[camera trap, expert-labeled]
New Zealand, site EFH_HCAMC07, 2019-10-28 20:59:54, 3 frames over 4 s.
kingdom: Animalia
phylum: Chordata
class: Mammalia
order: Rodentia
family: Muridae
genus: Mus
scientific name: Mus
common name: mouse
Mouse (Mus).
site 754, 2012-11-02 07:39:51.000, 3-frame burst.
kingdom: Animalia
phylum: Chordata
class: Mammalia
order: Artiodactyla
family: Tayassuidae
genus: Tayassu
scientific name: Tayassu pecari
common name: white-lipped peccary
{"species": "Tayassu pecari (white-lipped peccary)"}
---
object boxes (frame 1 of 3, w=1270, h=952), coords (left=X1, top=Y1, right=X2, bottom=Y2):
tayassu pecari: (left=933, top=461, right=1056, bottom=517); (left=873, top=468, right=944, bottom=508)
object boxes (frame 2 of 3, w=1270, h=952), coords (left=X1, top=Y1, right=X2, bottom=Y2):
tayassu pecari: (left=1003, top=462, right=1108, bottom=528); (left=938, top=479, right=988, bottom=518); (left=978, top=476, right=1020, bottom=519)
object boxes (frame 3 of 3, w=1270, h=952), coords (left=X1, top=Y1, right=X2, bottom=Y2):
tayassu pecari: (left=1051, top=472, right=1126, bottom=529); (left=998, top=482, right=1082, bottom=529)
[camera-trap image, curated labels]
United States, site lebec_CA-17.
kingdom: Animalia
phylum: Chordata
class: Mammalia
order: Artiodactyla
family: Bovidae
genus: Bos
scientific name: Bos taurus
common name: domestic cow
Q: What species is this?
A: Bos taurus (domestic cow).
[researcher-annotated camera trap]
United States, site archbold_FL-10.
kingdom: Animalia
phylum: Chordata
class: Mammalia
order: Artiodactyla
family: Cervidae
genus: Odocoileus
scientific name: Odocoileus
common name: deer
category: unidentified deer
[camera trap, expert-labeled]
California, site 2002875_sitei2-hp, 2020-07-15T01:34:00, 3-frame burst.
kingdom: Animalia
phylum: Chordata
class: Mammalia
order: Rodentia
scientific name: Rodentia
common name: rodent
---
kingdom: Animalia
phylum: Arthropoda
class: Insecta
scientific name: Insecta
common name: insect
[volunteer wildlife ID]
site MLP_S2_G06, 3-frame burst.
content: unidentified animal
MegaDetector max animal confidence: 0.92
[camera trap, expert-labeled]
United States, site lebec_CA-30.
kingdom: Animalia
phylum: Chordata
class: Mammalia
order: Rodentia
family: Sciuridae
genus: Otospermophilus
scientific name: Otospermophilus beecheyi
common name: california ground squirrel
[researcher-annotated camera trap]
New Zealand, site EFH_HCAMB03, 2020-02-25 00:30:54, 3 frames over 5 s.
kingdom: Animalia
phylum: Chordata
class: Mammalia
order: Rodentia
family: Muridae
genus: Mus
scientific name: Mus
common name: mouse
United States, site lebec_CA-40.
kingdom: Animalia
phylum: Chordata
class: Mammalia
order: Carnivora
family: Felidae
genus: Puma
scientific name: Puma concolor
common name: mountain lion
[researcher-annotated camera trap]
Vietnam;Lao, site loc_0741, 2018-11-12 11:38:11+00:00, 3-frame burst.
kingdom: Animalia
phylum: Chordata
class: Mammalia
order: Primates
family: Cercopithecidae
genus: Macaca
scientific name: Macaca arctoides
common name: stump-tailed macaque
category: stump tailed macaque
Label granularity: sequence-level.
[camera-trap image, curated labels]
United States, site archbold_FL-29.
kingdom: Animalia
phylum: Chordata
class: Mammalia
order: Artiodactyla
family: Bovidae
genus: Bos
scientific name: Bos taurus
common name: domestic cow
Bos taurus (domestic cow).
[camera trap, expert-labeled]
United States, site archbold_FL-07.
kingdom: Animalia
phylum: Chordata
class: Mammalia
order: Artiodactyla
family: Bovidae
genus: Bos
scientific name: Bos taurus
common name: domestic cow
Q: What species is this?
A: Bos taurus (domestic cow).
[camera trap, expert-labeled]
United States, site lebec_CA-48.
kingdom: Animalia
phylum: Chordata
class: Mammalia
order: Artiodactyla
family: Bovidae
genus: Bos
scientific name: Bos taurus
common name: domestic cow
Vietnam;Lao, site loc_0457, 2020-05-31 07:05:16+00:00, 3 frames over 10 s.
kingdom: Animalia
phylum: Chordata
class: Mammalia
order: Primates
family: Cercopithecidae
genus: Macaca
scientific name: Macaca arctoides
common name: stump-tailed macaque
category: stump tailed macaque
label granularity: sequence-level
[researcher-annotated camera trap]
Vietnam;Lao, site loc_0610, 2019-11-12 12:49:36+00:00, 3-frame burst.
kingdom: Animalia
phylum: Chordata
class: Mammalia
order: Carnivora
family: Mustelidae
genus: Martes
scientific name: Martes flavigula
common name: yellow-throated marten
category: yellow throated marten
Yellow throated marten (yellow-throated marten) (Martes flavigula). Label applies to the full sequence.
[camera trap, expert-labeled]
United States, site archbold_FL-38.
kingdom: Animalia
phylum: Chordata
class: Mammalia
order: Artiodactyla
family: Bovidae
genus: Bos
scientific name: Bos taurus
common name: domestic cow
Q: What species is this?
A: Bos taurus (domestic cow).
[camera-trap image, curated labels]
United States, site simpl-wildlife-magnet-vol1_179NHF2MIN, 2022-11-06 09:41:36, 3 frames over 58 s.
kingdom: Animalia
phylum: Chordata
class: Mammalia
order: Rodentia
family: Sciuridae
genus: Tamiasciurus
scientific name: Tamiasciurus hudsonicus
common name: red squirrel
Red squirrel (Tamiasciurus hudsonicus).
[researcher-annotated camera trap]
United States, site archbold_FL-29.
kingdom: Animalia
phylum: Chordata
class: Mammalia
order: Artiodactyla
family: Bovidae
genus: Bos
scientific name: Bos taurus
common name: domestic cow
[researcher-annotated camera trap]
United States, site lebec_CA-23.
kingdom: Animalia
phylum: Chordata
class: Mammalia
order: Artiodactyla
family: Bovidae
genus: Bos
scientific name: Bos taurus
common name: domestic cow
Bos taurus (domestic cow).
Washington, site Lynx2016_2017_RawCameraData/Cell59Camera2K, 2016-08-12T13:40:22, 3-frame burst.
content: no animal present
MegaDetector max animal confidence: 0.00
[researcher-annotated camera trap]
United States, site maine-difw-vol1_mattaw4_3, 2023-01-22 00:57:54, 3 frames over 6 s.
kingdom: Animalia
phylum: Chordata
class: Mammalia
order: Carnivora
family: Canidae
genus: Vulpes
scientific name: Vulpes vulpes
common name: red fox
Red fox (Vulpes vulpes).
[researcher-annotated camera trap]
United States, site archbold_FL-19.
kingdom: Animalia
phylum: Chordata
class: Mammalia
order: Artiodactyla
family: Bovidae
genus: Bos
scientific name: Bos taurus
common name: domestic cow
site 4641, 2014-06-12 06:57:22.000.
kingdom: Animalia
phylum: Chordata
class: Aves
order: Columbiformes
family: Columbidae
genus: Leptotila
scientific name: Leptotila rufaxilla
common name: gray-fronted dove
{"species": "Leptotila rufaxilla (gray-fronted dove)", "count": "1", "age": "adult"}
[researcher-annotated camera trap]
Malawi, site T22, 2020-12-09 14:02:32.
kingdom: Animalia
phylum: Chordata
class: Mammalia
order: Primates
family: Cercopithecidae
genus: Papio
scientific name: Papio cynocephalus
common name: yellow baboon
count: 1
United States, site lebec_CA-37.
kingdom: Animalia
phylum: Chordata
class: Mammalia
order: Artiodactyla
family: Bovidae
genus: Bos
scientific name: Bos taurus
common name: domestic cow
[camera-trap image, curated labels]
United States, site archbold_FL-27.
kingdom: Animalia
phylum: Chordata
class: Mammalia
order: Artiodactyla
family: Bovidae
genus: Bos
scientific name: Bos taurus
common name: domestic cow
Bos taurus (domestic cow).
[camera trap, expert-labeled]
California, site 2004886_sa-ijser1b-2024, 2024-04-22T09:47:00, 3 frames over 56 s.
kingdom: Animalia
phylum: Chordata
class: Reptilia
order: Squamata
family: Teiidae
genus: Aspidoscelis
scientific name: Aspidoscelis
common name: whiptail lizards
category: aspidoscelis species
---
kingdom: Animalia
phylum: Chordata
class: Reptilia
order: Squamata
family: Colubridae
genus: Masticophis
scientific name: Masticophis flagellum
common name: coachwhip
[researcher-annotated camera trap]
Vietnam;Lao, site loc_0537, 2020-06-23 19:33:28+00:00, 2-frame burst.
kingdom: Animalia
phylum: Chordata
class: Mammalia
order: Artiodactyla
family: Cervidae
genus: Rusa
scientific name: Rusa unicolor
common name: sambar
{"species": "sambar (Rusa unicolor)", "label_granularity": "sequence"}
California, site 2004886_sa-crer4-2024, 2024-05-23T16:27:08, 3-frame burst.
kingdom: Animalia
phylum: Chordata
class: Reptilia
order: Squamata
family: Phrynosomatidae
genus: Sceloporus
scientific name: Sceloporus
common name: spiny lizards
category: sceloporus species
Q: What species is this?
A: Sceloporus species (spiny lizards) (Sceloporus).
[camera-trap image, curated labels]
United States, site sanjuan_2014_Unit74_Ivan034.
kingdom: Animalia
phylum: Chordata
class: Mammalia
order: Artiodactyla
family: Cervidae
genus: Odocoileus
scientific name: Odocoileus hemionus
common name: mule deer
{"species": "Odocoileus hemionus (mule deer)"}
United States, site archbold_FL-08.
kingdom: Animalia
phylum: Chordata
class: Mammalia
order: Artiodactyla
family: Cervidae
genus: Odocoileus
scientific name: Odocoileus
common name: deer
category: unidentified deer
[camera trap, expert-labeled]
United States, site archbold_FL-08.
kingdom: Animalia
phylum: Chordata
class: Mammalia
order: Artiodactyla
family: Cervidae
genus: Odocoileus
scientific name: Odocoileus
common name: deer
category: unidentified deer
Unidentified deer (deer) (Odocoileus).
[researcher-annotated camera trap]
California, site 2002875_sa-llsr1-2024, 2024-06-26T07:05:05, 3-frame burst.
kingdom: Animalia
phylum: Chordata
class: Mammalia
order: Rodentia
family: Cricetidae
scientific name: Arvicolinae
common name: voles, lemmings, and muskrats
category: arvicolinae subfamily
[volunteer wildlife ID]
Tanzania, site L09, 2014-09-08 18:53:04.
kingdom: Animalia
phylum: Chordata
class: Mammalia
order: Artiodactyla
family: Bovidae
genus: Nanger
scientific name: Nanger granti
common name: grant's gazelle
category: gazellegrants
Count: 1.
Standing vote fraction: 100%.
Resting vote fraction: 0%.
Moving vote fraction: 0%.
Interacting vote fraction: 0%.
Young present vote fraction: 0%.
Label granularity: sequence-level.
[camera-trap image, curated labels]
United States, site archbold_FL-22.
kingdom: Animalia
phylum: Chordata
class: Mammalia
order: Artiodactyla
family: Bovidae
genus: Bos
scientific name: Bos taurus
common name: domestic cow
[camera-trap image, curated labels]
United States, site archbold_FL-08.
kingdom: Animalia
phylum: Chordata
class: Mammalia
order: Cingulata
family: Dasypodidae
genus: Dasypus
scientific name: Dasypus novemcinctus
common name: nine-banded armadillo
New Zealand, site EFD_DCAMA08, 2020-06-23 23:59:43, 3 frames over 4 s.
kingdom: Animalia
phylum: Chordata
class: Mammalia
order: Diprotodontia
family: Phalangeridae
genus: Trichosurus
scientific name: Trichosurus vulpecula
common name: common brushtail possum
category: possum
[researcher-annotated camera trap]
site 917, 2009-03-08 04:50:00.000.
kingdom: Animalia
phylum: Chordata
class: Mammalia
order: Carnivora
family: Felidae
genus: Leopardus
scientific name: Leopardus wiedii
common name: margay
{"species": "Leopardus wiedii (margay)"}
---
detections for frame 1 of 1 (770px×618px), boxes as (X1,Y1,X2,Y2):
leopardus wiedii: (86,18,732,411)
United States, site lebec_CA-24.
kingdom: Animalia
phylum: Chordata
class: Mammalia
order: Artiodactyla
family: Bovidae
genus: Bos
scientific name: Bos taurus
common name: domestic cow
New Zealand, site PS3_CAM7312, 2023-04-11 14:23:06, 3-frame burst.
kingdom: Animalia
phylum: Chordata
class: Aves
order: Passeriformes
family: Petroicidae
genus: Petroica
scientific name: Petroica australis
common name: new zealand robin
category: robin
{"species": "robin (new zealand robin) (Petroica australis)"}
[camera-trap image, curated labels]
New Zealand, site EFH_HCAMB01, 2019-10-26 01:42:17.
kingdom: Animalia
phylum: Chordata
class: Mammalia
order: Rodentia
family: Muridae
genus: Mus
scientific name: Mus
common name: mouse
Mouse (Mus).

◇ ◇ ◇ ◇ ◇

**PROBLEM:**
Above are the records; copy every line in them that holds the word "Leptotila".

**EXERCISE ANSWER:**
genus: Leptotila
scientific name: Leptotila rufaxilla
{"species": "Leptotila rufaxilla (gray-fronted dove)", "count": "1", "age": "adult"}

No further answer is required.